Put the material from the line containing "Considering the scene, does" up to and including the line containing "In the captured" into a numbered list, omitting any blank lines.

__SUPPLIED INFORMATION__
%%

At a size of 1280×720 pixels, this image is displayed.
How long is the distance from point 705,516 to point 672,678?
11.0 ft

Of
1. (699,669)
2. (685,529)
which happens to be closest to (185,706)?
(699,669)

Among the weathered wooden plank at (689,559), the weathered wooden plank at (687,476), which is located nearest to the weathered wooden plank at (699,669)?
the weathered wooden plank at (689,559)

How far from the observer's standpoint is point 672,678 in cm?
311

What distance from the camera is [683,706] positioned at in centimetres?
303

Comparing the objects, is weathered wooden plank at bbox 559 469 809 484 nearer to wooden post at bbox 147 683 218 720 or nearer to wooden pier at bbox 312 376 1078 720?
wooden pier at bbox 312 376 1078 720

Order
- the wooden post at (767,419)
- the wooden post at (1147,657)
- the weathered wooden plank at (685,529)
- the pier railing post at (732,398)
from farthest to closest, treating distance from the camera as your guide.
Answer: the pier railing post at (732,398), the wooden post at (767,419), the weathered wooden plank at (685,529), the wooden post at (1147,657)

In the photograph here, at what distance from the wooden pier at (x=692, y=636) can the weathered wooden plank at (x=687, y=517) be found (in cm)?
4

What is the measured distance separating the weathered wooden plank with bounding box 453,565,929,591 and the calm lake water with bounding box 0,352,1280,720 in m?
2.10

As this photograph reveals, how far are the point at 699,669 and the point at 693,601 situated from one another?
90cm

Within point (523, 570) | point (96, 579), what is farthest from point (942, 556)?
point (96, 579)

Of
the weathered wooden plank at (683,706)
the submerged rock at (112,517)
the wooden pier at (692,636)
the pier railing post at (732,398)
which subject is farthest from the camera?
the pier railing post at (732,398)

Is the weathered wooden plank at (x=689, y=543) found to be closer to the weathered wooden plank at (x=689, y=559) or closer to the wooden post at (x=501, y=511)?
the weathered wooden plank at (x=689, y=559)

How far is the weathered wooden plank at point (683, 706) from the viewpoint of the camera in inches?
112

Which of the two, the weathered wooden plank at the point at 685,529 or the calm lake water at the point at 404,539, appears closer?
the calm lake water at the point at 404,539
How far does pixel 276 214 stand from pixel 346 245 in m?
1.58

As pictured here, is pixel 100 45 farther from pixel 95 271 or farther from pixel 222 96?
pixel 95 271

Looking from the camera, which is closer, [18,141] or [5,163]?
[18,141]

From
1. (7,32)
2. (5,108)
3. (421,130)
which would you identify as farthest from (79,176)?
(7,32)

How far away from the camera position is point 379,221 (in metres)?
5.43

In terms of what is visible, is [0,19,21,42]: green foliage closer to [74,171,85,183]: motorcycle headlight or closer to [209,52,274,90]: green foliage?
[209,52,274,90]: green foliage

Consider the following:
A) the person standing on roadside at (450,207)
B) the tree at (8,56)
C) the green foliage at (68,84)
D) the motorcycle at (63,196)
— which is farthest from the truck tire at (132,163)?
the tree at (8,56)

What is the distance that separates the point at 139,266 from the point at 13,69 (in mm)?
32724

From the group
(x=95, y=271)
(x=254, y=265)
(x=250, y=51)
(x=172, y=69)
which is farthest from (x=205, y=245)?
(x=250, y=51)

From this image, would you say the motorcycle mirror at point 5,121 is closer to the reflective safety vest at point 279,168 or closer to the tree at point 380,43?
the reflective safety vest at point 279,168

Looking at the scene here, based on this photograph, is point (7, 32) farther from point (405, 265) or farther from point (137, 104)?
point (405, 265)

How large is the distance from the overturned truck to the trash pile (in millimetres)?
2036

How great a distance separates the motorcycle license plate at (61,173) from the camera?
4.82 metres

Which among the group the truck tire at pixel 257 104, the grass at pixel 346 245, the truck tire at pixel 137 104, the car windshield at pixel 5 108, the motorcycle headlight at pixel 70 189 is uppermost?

%%
%%

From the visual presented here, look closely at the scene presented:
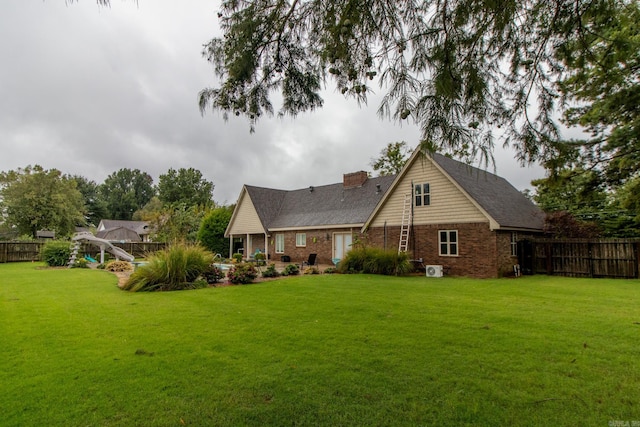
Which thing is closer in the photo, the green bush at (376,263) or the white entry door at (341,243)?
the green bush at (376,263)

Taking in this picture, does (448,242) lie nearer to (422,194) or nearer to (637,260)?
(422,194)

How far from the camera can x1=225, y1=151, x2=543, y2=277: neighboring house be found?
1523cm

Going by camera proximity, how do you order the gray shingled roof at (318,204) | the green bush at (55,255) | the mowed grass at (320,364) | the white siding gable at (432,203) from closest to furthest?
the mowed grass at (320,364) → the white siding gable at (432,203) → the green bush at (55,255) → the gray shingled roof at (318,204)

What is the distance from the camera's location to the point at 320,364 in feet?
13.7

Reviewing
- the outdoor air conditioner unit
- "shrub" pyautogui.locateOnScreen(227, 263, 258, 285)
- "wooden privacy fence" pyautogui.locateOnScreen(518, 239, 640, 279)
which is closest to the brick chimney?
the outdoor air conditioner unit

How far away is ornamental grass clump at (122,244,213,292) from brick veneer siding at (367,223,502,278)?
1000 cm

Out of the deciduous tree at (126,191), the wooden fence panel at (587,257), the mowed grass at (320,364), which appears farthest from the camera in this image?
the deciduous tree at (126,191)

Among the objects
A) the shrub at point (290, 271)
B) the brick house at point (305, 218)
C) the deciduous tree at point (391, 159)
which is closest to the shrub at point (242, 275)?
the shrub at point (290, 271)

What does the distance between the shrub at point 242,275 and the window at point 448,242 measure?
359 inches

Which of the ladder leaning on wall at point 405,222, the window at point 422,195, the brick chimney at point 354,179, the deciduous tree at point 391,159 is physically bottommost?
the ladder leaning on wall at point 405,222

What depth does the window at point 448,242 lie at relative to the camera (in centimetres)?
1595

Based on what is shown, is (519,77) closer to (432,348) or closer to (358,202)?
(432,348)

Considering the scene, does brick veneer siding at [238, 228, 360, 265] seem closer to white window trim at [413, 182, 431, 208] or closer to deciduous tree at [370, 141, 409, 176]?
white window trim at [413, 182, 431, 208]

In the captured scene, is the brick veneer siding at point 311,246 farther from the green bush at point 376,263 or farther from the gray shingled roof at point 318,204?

%%

__REPLY__
1. Considering the scene, does brick veneer siding at [238, 228, 360, 265] seem closer to white window trim at [413, 182, 431, 208] or closer to deciduous tree at [370, 141, 409, 176]?
2. white window trim at [413, 182, 431, 208]
3. In the captured scene, is the brick veneer siding at point 311,246 farther from the green bush at point 376,263 or farther from the gray shingled roof at point 318,204?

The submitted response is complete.